Machine Learning Design #14

vsoch · 2024-04-24T00:34:07Z

These are old notes from a few weeks ago, about how to integrate ML here.

We would want to be able to have an algorithm that maximizes utilization, which means having nodes ready to go only when the jobs that need them are ready to run. With our current approach, we are just taking the next job in the queue, whatever it is, and scaling to that. This means that, in practice, we are too late (the job is ready but the nodes are not) and we have a job waiting for the scale up. We would want the request to go in to scale at the exact N-<seconds> before the job is ready. OR decide not to scale, that it's better to wait for jobs to finish (if they are finishing soon).

What we'd want to do is somehow have an algorithm that can predict when jobs that are running are finished, and if it's cheaper to wait for them to finish (and use the resources) or scale up then and there.

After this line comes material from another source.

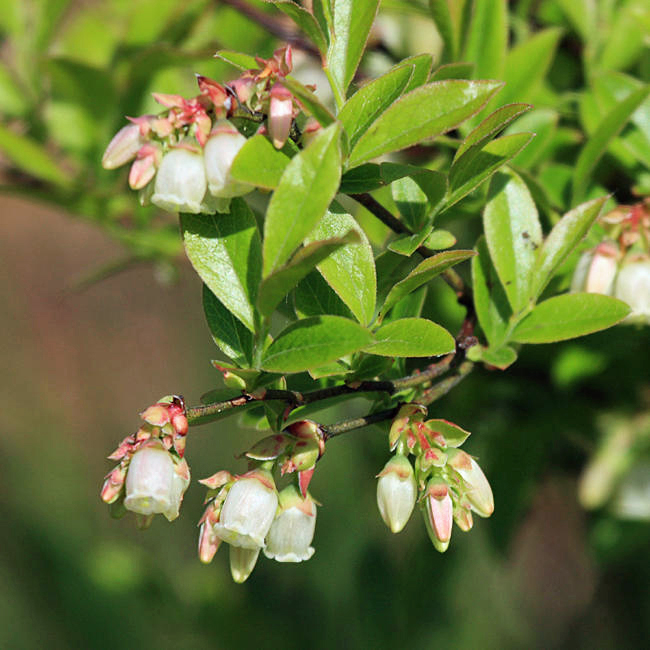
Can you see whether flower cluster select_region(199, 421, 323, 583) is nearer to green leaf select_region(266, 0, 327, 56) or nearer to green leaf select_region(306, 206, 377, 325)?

This is actually just like what we started to think about with Rajib.

Start out submitting a bunch of jobs at random.

Start building a model for each ensemble type, and each size within that.

When we get to some number of jobs that are trained for the model, stop submitting at random.

When we stop submitting at random, set job urgencies to 0 so nothing submits.

Then based on calculating the time/cost for each size and ensemble type in the queue under two conditions:

if we wait for nodes to be ready

if we ask for them right now and then add nodes to the cluster

Choose the ensemble member / size and the solution above that minimizes the cost.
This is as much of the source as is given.